Piet cites four sources of Federal law as conferring upon it certain interests that are rights protected by 42 U.S.C. § 1983: the Housing Act of 1949, 42 U.S.C. § 1455(c)(1); the Uniform Relocation Assistance and Real Property Acquisition Policies Act ("URA"), 42 U.S.C. § 4625; HUD regulations 24 C.F.R. §§ 42.100, 42.105, 42.115 (1971); and the HUD Relocation Handbook. These require municipalities which receive federal subsidies for urban renewal projects to provide a relocation assistance program for businesses displaced by the project.
42 U.S.C. § 1455(c)(1) provides in pertinent part:
. . . [T]here [shall] be established . . . for each urban renewal project involving the displacement of individuals, families, and business concerns occupying property in the urban renewal area, a relocation assistance program which shall include such measures, facilities, and services as may be necessary or appropriate in order (A) to determine the needs of such individuals, families, and business concerns for relocation assistance; (B) to provide information and assistance to aid in relocation and otherwise minimize the hardships of displacement . . .; and (C) to assure the necessary coordination of relocation activities with other project activities and other planned or proposed governmental actions in the community which may affect the carrying out of the relocation program. . . .

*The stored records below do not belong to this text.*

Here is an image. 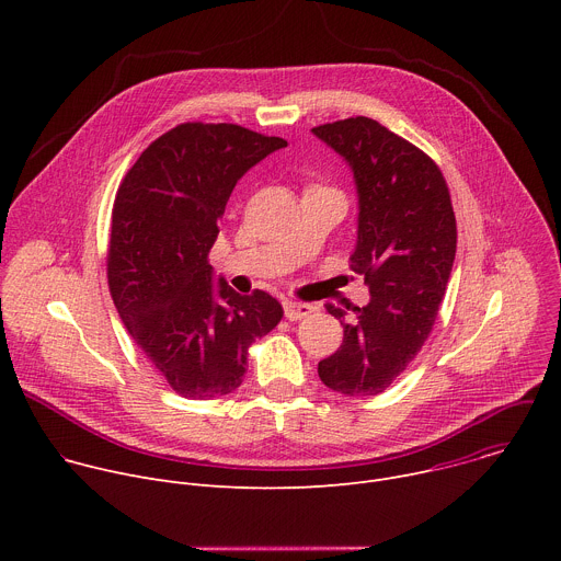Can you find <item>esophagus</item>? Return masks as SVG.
<instances>
[{"instance_id":"esophagus-1","label":"esophagus","mask_w":561,"mask_h":561,"mask_svg":"<svg viewBox=\"0 0 561 561\" xmlns=\"http://www.w3.org/2000/svg\"><path fill=\"white\" fill-rule=\"evenodd\" d=\"M312 312V306L310 304H304V301H293V299H286L284 301V314L286 319H290V322H297V319H304L306 314Z\"/></svg>"}]
</instances>
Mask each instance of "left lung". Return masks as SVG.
I'll return each instance as SVG.
<instances>
[{"label": "left lung", "mask_w": 561, "mask_h": 561, "mask_svg": "<svg viewBox=\"0 0 561 561\" xmlns=\"http://www.w3.org/2000/svg\"><path fill=\"white\" fill-rule=\"evenodd\" d=\"M353 171L359 217L351 268L370 290L366 306L327 304L344 327L342 346L317 373L346 397L383 392L428 340L455 262L457 224L433 159L370 117L314 126Z\"/></svg>", "instance_id": "8db88e82"}]
</instances>
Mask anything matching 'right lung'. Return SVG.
Listing matches in <instances>:
<instances>
[{
	"label": "right lung",
	"instance_id": "obj_1",
	"mask_svg": "<svg viewBox=\"0 0 561 561\" xmlns=\"http://www.w3.org/2000/svg\"><path fill=\"white\" fill-rule=\"evenodd\" d=\"M284 146L237 124L186 122L157 137L117 188L108 288L135 344L182 397L239 388L251 344L284 314L264 290L215 282L208 264L234 184Z\"/></svg>",
	"mask_w": 561,
	"mask_h": 561
}]
</instances>
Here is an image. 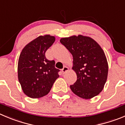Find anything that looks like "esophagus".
Listing matches in <instances>:
<instances>
[{"instance_id":"obj_1","label":"esophagus","mask_w":125,"mask_h":125,"mask_svg":"<svg viewBox=\"0 0 125 125\" xmlns=\"http://www.w3.org/2000/svg\"><path fill=\"white\" fill-rule=\"evenodd\" d=\"M69 71V68H68V67H67V66H64V67H63V69H62V73H66V72H67V71Z\"/></svg>"}]
</instances>
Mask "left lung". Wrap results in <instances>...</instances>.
<instances>
[{"label":"left lung","instance_id":"8db88e82","mask_svg":"<svg viewBox=\"0 0 125 125\" xmlns=\"http://www.w3.org/2000/svg\"><path fill=\"white\" fill-rule=\"evenodd\" d=\"M60 42L73 56L72 69L77 81L71 85L72 92L78 97L90 99L104 88L108 75V62L104 51L94 39L78 35L61 38Z\"/></svg>","mask_w":125,"mask_h":125}]
</instances>
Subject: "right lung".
<instances>
[{
  "label": "right lung",
  "instance_id": "right-lung-1",
  "mask_svg": "<svg viewBox=\"0 0 125 125\" xmlns=\"http://www.w3.org/2000/svg\"><path fill=\"white\" fill-rule=\"evenodd\" d=\"M55 41V37L40 35L24 47L18 64V77L24 93L40 98L50 91L59 77L54 61L46 58L45 52Z\"/></svg>",
  "mask_w": 125,
  "mask_h": 125
}]
</instances>
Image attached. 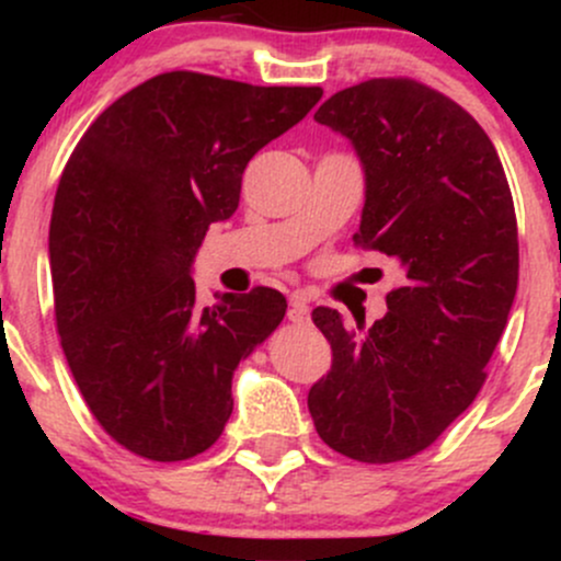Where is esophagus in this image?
<instances>
[{"instance_id": "obj_1", "label": "esophagus", "mask_w": 561, "mask_h": 561, "mask_svg": "<svg viewBox=\"0 0 561 561\" xmlns=\"http://www.w3.org/2000/svg\"><path fill=\"white\" fill-rule=\"evenodd\" d=\"M287 319L293 321V324H306V321H308V298H306V295H302V293L289 295Z\"/></svg>"}]
</instances>
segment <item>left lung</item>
<instances>
[{
	"label": "left lung",
	"mask_w": 561,
	"mask_h": 561,
	"mask_svg": "<svg viewBox=\"0 0 561 561\" xmlns=\"http://www.w3.org/2000/svg\"><path fill=\"white\" fill-rule=\"evenodd\" d=\"M313 118L364 163L353 244L398 261L403 285L371 327L313 311L332 366L308 390V411L337 454L390 465L433 446L485 385L519 279L514 199L482 126L427 83L362 81Z\"/></svg>",
	"instance_id": "8db88e82"
}]
</instances>
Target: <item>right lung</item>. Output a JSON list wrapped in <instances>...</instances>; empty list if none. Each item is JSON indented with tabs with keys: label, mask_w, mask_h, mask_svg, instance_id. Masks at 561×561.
<instances>
[{
	"label": "right lung",
	"mask_w": 561,
	"mask_h": 561,
	"mask_svg": "<svg viewBox=\"0 0 561 561\" xmlns=\"http://www.w3.org/2000/svg\"><path fill=\"white\" fill-rule=\"evenodd\" d=\"M321 94L171 70L118 96L70 152L49 224L57 334L94 420L141 459L214 446L237 364L285 319L272 287L199 311L190 263L240 205L250 158Z\"/></svg>",
	"instance_id": "obj_1"
}]
</instances>
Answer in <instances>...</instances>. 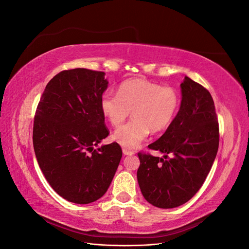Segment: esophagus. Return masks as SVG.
<instances>
[{
    "instance_id": "obj_1",
    "label": "esophagus",
    "mask_w": 249,
    "mask_h": 249,
    "mask_svg": "<svg viewBox=\"0 0 249 249\" xmlns=\"http://www.w3.org/2000/svg\"><path fill=\"white\" fill-rule=\"evenodd\" d=\"M123 153H124V156H132V155L135 154L133 150H130V149H127V148H123Z\"/></svg>"
}]
</instances>
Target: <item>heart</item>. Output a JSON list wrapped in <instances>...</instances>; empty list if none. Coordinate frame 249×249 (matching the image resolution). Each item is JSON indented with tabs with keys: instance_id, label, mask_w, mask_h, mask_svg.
<instances>
[{
	"instance_id": "b5f03b06",
	"label": "heart",
	"mask_w": 249,
	"mask_h": 249,
	"mask_svg": "<svg viewBox=\"0 0 249 249\" xmlns=\"http://www.w3.org/2000/svg\"><path fill=\"white\" fill-rule=\"evenodd\" d=\"M101 111L114 127L122 125L132 111L131 122L117 129L112 139L119 145L135 148L150 131L158 133L171 124L179 107V95L172 87H162L147 80L135 79L119 85L117 94L106 91L101 97Z\"/></svg>"
}]
</instances>
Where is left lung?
<instances>
[{"label":"left lung","instance_id":"left-lung-1","mask_svg":"<svg viewBox=\"0 0 249 249\" xmlns=\"http://www.w3.org/2000/svg\"><path fill=\"white\" fill-rule=\"evenodd\" d=\"M180 93L178 114L162 136L148 145L163 157L138 154L141 193L150 205L161 209L182 206L196 194L219 145V127L210 92L185 76Z\"/></svg>","mask_w":249,"mask_h":249}]
</instances>
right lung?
<instances>
[{"label": "right lung", "mask_w": 249, "mask_h": 249, "mask_svg": "<svg viewBox=\"0 0 249 249\" xmlns=\"http://www.w3.org/2000/svg\"><path fill=\"white\" fill-rule=\"evenodd\" d=\"M105 74L59 72L46 86L34 118V152L44 178L60 196L80 205L107 192L123 157L116 142L94 149L109 135L100 106L109 84Z\"/></svg>", "instance_id": "add662e5"}]
</instances>
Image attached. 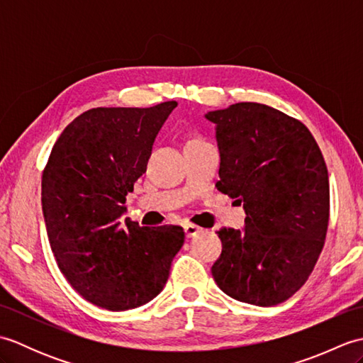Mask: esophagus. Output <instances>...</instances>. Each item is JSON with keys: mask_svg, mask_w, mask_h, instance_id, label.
Returning <instances> with one entry per match:
<instances>
[{"mask_svg": "<svg viewBox=\"0 0 363 363\" xmlns=\"http://www.w3.org/2000/svg\"><path fill=\"white\" fill-rule=\"evenodd\" d=\"M184 230H186V235L189 237V238H191V237H195V235H198L199 233H201V228L199 226H196V225H191V223H186V225H184Z\"/></svg>", "mask_w": 363, "mask_h": 363, "instance_id": "1", "label": "esophagus"}]
</instances>
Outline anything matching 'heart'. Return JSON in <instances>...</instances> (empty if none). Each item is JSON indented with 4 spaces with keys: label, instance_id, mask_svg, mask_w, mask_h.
Instances as JSON below:
<instances>
[{
    "label": "heart",
    "instance_id": "obj_1",
    "mask_svg": "<svg viewBox=\"0 0 363 363\" xmlns=\"http://www.w3.org/2000/svg\"><path fill=\"white\" fill-rule=\"evenodd\" d=\"M196 143H206V140L201 137H190L186 142V145H196Z\"/></svg>",
    "mask_w": 363,
    "mask_h": 363
}]
</instances>
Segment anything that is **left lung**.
<instances>
[{
  "label": "left lung",
  "instance_id": "obj_1",
  "mask_svg": "<svg viewBox=\"0 0 363 363\" xmlns=\"http://www.w3.org/2000/svg\"><path fill=\"white\" fill-rule=\"evenodd\" d=\"M221 194L237 198L245 228H223L212 276L228 296L254 306L284 303L303 287L325 245L326 162L311 130L259 103L212 111Z\"/></svg>",
  "mask_w": 363,
  "mask_h": 363
}]
</instances>
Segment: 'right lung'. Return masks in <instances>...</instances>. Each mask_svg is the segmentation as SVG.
I'll return each mask as SVG.
<instances>
[{
  "label": "right lung",
  "mask_w": 363,
  "mask_h": 363,
  "mask_svg": "<svg viewBox=\"0 0 363 363\" xmlns=\"http://www.w3.org/2000/svg\"><path fill=\"white\" fill-rule=\"evenodd\" d=\"M176 101L96 107L54 143L42 176V209L57 267L79 295L103 309H135L165 287L184 245L181 226H138L121 215L146 172L152 143Z\"/></svg>",
  "instance_id": "right-lung-1"
}]
</instances>
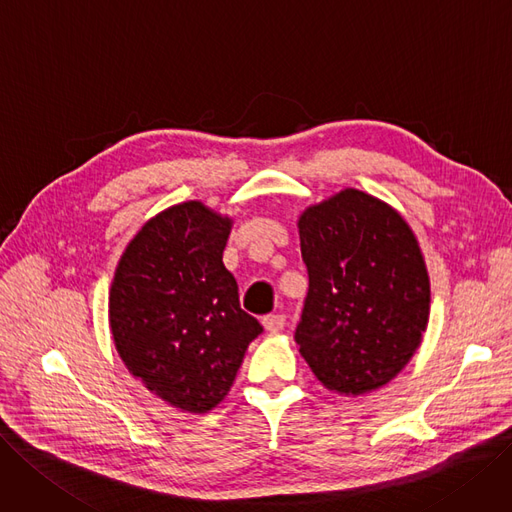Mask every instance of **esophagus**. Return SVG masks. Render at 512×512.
Returning a JSON list of instances; mask_svg holds the SVG:
<instances>
[{
    "mask_svg": "<svg viewBox=\"0 0 512 512\" xmlns=\"http://www.w3.org/2000/svg\"><path fill=\"white\" fill-rule=\"evenodd\" d=\"M261 325H263V329L270 331V333H280L282 329L287 327V318L282 314H268V316H263Z\"/></svg>",
    "mask_w": 512,
    "mask_h": 512,
    "instance_id": "esophagus-1",
    "label": "esophagus"
}]
</instances>
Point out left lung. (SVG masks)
I'll use <instances>...</instances> for the list:
<instances>
[{
	"mask_svg": "<svg viewBox=\"0 0 512 512\" xmlns=\"http://www.w3.org/2000/svg\"><path fill=\"white\" fill-rule=\"evenodd\" d=\"M310 287L295 342L325 388L386 386L422 344L430 280L399 211L361 189L308 206L299 221Z\"/></svg>",
	"mask_w": 512,
	"mask_h": 512,
	"instance_id": "left-lung-1",
	"label": "left lung"
}]
</instances>
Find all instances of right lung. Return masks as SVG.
<instances>
[{"label": "right lung", "instance_id": "1", "mask_svg": "<svg viewBox=\"0 0 512 512\" xmlns=\"http://www.w3.org/2000/svg\"><path fill=\"white\" fill-rule=\"evenodd\" d=\"M232 219L198 200L151 217L126 246L109 289V327L128 371L162 401L206 413L230 392L263 331L223 266Z\"/></svg>", "mask_w": 512, "mask_h": 512}]
</instances>
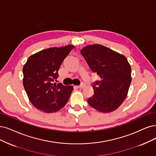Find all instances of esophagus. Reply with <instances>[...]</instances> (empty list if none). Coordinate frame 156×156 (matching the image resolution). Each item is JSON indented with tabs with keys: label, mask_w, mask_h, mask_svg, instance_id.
<instances>
[{
	"label": "esophagus",
	"mask_w": 156,
	"mask_h": 156,
	"mask_svg": "<svg viewBox=\"0 0 156 156\" xmlns=\"http://www.w3.org/2000/svg\"><path fill=\"white\" fill-rule=\"evenodd\" d=\"M85 87V84L84 83H82L80 85H78V86H76V87L78 88V89H82L83 87Z\"/></svg>",
	"instance_id": "1"
}]
</instances>
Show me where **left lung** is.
<instances>
[{"label": "left lung", "mask_w": 156, "mask_h": 156, "mask_svg": "<svg viewBox=\"0 0 156 156\" xmlns=\"http://www.w3.org/2000/svg\"><path fill=\"white\" fill-rule=\"evenodd\" d=\"M80 53L101 80L93 83L94 94L87 102L102 112L117 109L125 100L131 83V67L126 57L100 44L89 45Z\"/></svg>", "instance_id": "8db88e82"}]
</instances>
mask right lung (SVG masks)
<instances>
[{
  "instance_id": "add662e5",
  "label": "right lung",
  "mask_w": 156,
  "mask_h": 156,
  "mask_svg": "<svg viewBox=\"0 0 156 156\" xmlns=\"http://www.w3.org/2000/svg\"><path fill=\"white\" fill-rule=\"evenodd\" d=\"M74 48L68 45L39 51L28 58L23 67V85L33 106L44 112H55L64 107L73 90L54 81L60 67Z\"/></svg>"
}]
</instances>
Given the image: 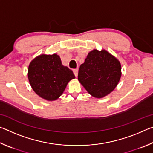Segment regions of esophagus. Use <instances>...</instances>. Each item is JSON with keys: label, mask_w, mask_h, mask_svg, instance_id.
Wrapping results in <instances>:
<instances>
[{"label": "esophagus", "mask_w": 153, "mask_h": 153, "mask_svg": "<svg viewBox=\"0 0 153 153\" xmlns=\"http://www.w3.org/2000/svg\"><path fill=\"white\" fill-rule=\"evenodd\" d=\"M73 71H74V74L75 75V76L77 77V75H78V70H77V69H74Z\"/></svg>", "instance_id": "esophagus-1"}]
</instances>
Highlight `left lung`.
<instances>
[{
  "mask_svg": "<svg viewBox=\"0 0 153 153\" xmlns=\"http://www.w3.org/2000/svg\"><path fill=\"white\" fill-rule=\"evenodd\" d=\"M121 71V64L115 56L105 50H93L79 67L78 80L92 97L102 98L117 86Z\"/></svg>",
  "mask_w": 153,
  "mask_h": 153,
  "instance_id": "8db88e82",
  "label": "left lung"
}]
</instances>
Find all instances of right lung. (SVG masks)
I'll use <instances>...</instances> for the list:
<instances>
[{
	"instance_id": "add662e5",
	"label": "right lung",
	"mask_w": 153,
	"mask_h": 153,
	"mask_svg": "<svg viewBox=\"0 0 153 153\" xmlns=\"http://www.w3.org/2000/svg\"><path fill=\"white\" fill-rule=\"evenodd\" d=\"M74 78L73 71L62 65L56 54L38 56L28 67V79L33 91L47 100L57 99L67 83Z\"/></svg>"
}]
</instances>
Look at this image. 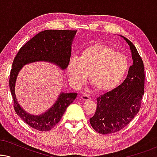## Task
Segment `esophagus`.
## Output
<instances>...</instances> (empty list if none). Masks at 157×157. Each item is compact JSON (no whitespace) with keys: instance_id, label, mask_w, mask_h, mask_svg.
Returning <instances> with one entry per match:
<instances>
[{"instance_id":"esophagus-1","label":"esophagus","mask_w":157,"mask_h":157,"mask_svg":"<svg viewBox=\"0 0 157 157\" xmlns=\"http://www.w3.org/2000/svg\"><path fill=\"white\" fill-rule=\"evenodd\" d=\"M81 99H82L83 101H89V100H91V98L90 97V96L89 95H87V94H83V95H81Z\"/></svg>"}]
</instances>
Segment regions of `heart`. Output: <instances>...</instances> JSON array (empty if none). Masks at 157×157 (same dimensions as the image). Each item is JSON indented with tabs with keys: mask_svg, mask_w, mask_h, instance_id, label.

(3) Within one year after [the date of the enactment of this paragraph] Dec. 24, 1969, and every two years thereafter, the Secretary shall review each locality's relocation plan under this subsection and its effectiveness in carrying out such plan.
42 U.S.C. § 4630 similarly requires:
Notwithstanding any other law, the head of a Federal agency shall not approve any grant to, or contract or agreement with, a State agency, under which Federal financial assistance will be available to pay all or part of the cost of any program or project which will result in the displacement of any person . . . unless he receives satisfactory assurances from such State agency that —
(2) relocation assistance programs offering the services described in [ 42 U.S.C. § 4625] shall be provided to such displaced persons.
42 U.S.C. § 4625 provides in pertinent part:
(c) Each relocation assistance advisory program . . . shall include such measures, facilities, or services as may be necessary or appropriate in order to — (1) determine the need, if any, of displaced persons, for relocation assistance;
(2) provide current and continuing information on the availability, prices, and rentals . . . of comparable commercial properties and locations for displaced businesses;
(4) assist a displaced person displaced from his business . . . in obtaining and becoming established in a suitable replacement location;
(6) provide other advisory services to displaced persons in order to minimize hardships to such persons in adjusting to relocation.
This regulatory scheme does not, however, provide a mechanism by which the federal administrative authority charged with enforcing these conditions on the state — HUD — can appropriately investigate and respond to the claims raised by persons in Piet's position. The grievance and appeals procedure set out in 24 C.F.R. § 42.190 (1971) provides only for HUD reconsideration of state agency determinations as to relocation payments under the regulations. In the absence of a comprehensive enforcement scheme within the regulatory scheme which encompasses the plaintiff's complaint there exists a private cause of action against state officials for violations of the Housing Act and the URA. Maine v. Thiboutot, 448 U.S. 1, 100 S.Ct. 2502, 65 L.Ed.2d 555 (1980). See also Middlesex County Sewerage Authority v. National Sea Clammers Association, 453 U.S. 1, 19-21, 101 S.Ct. 2615, 2625-27, 69 L.Ed.2d 435 (1981).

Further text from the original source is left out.